--- REQUIREMENTS ---
1 – In the article about the European growth panel, who served as moderator?
2 – Write the next paragraph of the article on the European growth panel, picking up after its final sentence.

--- TEXT EXCERPT ---

####

Part 2 : More or Less Europe? Options for More Growth ahead of the Sixtieth Anniversary Treaty of Rome

This article is the second part of the series “European Growth and its Importance to US Prosperity”. For introductory remarks and a brief summary of the report please visit: https://civicparticipation.ro/blog/europeangrowthamericanprosperity1/  The report referred to throughout the analysis regards the Euro Initiatives Global Business & Economic Program publishing “ European Economic Growth and its Importance to American Prosperity”.

Panelists: Olivier Blanchard (C. Fred Bergsten Senior Fellow), Xavier Rolet (Chief Executive Officer, London Stock Exchange) Paul Thomsen (Director, European Department, International Monetary Fund)

Moderator: Megan Greene (Maverick Intelligence, Director of European Economics)

Olivier Blanchard expresses his approval regarding the strength of the report. He liked the short term recommendation he thinks that there is room for fiscal expansion, although he thinks it would be better to do bank recap in countries rather the public investments. He believes that the four tasks are imperative and should be exported.

####

--- PROVIDED DATA ---
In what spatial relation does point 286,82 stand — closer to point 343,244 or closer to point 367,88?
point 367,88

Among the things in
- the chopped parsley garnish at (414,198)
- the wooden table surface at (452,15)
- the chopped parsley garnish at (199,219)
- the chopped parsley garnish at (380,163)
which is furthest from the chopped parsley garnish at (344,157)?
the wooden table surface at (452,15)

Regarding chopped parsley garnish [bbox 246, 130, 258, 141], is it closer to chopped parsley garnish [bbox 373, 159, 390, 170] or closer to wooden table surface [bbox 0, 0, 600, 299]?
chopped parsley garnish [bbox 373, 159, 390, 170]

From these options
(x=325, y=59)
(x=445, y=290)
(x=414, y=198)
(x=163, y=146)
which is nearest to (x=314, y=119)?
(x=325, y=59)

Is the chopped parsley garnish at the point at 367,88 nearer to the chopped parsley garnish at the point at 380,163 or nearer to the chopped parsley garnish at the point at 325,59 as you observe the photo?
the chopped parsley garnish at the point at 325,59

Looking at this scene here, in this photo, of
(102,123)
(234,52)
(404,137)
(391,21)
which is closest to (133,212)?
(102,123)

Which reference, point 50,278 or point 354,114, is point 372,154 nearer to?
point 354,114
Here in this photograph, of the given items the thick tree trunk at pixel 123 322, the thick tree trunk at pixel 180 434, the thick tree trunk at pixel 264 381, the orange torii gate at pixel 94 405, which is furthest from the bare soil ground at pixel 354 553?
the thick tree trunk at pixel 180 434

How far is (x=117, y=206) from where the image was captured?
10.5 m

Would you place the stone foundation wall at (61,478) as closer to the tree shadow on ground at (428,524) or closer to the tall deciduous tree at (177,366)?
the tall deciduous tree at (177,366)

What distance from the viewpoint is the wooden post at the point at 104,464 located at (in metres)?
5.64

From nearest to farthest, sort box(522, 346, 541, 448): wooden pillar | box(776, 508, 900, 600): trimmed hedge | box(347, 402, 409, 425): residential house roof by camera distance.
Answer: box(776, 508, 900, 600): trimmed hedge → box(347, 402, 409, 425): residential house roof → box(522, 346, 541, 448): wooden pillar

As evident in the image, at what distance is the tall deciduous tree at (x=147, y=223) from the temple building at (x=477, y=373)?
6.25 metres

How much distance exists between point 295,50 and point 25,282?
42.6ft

####

--- EXPECTED RESPONSES ---
1 – Megan Greene, Director of European Economics at Maverick Intelligence.

2 –
Overall the speaker refers to the report as naive and too optimistic. He believes that there is no populous support for more Europe in most European countries. It is not a selling point. The big Brussel bureaucracy is seen as an example why Europe is not okay. The size of Parliament is too large and is considered not to be working. Many things can be done, and they leave this criticism as anti-European. These are changes that need to be made. He liked the idea of concentric circles, but he would rather make them overlapping depending on projects. For example, for defense, some countries are willing to go further than others. In regards to migration, it is the same thing.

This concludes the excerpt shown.